Bay of Plenty flooding - public health advice

There was extensive surface flooding across the coastal Bay of Plenty over the weekend. “We can assume that all flood water is potentially contaminated with farm run-off, faecal matter from feral and domestic animals, and, in some cases, sewage,” says Medical Officer of Health, Dr Phil Shoemack. There are potential health risks associated with contaminated flood water and the Medical Officer of Health has provided the following advice to help prevent illness in the community.

Where a home, office, or retail premise has been affected by flood water above floor level all soft furnishings will need to be effectively decontaminated or disposed of. This includes carpets, curtains, furniture, and any other fittings. In some cases thorough cleaning followed by exposure to sunlight will be sufficient, but some furnishings and fittings will have to be thrown out.

If any food was affected by flood water, or fridges or freezers were left without power for more than a couple of hours, this food will need to be thrown out. Any food premises will have to take extra care to ensure everything is decontaminated.

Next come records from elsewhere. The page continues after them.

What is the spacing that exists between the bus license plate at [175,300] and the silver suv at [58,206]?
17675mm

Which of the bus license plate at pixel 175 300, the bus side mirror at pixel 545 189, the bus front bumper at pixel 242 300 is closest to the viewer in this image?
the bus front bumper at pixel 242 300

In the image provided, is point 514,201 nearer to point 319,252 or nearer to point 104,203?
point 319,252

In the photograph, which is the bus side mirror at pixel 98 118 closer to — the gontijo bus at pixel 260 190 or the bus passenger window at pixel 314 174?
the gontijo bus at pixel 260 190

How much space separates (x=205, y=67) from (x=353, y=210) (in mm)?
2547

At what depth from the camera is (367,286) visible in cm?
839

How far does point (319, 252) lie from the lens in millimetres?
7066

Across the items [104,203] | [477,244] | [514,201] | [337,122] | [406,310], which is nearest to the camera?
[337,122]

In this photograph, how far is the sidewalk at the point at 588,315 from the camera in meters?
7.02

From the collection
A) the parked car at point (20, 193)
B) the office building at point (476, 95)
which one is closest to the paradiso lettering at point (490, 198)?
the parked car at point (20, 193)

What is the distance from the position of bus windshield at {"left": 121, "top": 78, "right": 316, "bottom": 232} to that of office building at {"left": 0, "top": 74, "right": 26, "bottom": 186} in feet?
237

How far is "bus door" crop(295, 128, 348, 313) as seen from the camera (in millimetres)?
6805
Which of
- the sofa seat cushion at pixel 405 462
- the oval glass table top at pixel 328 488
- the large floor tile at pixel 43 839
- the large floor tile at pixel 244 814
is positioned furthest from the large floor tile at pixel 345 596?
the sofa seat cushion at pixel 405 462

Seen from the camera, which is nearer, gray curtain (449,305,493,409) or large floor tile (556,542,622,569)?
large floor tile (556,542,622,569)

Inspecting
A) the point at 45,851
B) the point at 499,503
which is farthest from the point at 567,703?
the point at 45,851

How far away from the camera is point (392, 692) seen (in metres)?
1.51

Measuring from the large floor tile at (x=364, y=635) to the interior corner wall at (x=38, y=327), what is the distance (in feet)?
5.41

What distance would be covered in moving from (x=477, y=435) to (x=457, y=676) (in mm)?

The same problem of contaminated flood waters means that people should avoid all recreational water contact with rivers and harbours or estuaries till later in the week. Shellfish beds throughout the coastal Bay of Plenty will also be affected. Because of the way most shellfish filter their food from the water in which they live they are likely to all carry higher than acceptable levels of microbes, including bacteria and viruses, for some time. A 2009 study showed that once shellfish in Tauranga Harbour were contaminated with Norovirus it takes up to three months for the shellfish to completely shed the virus. Additionally, there is already a health warning in place against the collection of shellfish throughout the Western Bay of Plenty due to continuing high levels of paralytic shellfish toxins. So anyone deciding to eat locally harvested shellfish is taking a significant risk that they will become ill.